# **Data Preparation**

## Objectives

* Clean the data from non jpg files
* Split the dataset into train, test and validation

## Inputs

* inputs/dataset/row/cherry-leaves 

## Outputs

* Generate a clean images files on each folder under Dataset: inputs/dataset/row/cherry-leaves
* Generate three subset of the given input on the same destination folder:
  * Train
  * Test
  * Validation


---

## Change working directory

* Change the working directory from its current folder to its parent folder

In [1]:
import os
current_dir = os.getcwd()
current_dir

'/workspace/mildew-detection-in-cherry-leaves/jupyter_notebooks'

* Make the parent of the current directory the new current directory

In [2]:
os.chdir(os.path.dirname(current_dir))
print("You set a new current directory")

You set a new current directory


* Confirm the new current directory

In [3]:
current_dir = os.getcwd()
current_dir

'/workspace/mildew-detection-in-cherry-leaves'

---

### Clean Data
- provide the dataset dir to clean
- Check if the selected folder contains a non .jpg file extension
- Delete any non .jpg file extension in the selected folder
- Calculate the number of .jpg files in the selected folder

In [4]:
def remove_non_image_file(input_dir):
    image_extension = ('.png', '.jpg', '.jpeg')
    folders = os.listdir(input_dir)
    for folder in folders:
        files = os.listdir(input_dir + '/' + folder)
        i = []
        j = []
        for given_file in files:
            if not given_file.lower().endswith(image_extension):
                file_location = input_dir + '/' + folder + '/' + given_file
                os.remove(file_location)  # remove non image file
                i.append(1)
            else:
                j.append(1)
                pass
        print(f"Folder: {folder} - has image file", len(j))
        print(f"Folder: {folder} - has non-image file", len(i))

In [5]:
input_dir = "inputs/dataset/row/cherry-leaves"
remove_non_image_file(input_dir)

Folder: healthy - has image file 2104
Folder: healthy - has non-image file 0
Folder: powdery_mildew - has image file 2104
Folder: powdery_mildew - has non-image file 0


---

### Split the dataset into Train, Test and Validation

In [10]:
import os
import shutil
import random
import joblib


def split_train_validation_test_images(input_dir, train_set_ratio, validation_set_ratio, test_set_ratio):

    if train_set_ratio + validation_set_ratio + test_set_ratio != 1.0:
        print("train_set_ratio + validation_set_ratio + test_set_ratio should sum to 1.0")
        return

    # gets classes labels
    labels = os.listdir(input_dir)  # it should get only the folder name
    if 'test' in labels:
        pass
    else:
        # create train, test folders with classes labels sub-folder
        for folder in ['train', 'validation', 'test']:
            for label in labels:
                os.makedirs(name=input_dir + '/' + folder + '/' + label)

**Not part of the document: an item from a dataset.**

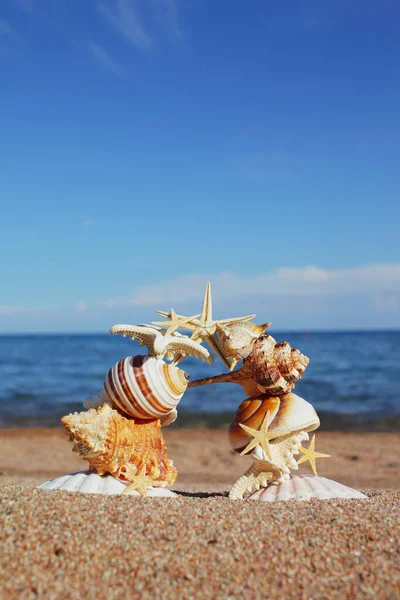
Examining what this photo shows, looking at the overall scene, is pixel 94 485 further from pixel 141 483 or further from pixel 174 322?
pixel 174 322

        for label in labels:

            files = os.listdir(input_dir + '/' + label)
            random.shuffle(files)

            train_set_files_qty = int(len(files) * train_set_ratio)
            validation_set_files_qty = int(len(files) * validation_set_ratio)

            count = 1
            for file_name in files:
                if count <= train_set_files_qty:
                    # move a given file to the train set
                    shutil.move(input_dir + '/' + label + '/' + file_name,
                                input_dir + '/train/' + label + '/' + file_name)

                elif count <= (train_set_files_qty + validation_set_files_qty):
                    # move a given file to the validation set
                    shutil.move(input_dir + '/' + label + '/' + file_name,
                                input_dir + '/validation/' + label + '/' + file_name)

                else:
                    # move given file to test set
                    shutil.move(input_dir + '/' + label + '/' + file_name,
                                input_dir + '/test/' + label + '/' + file_name)

                count += 1

            os.rmdir(input_dir + '/' + label)

In [11]:
split_train_validation_test_images(input_dir=f"inputs/dataset/row/cherry-leaves",
                                   train_set_ratio=0.7,
                                   validation_set_ratio=0.1,
                                   test_set_ratio=0.2
                                   )

---

## Summary

* In this notebook the dataset is cleaned from non any non image files.
* In this notebook the dataset is divided into three subsets, these are:
  * Train
  * Test
  * Validation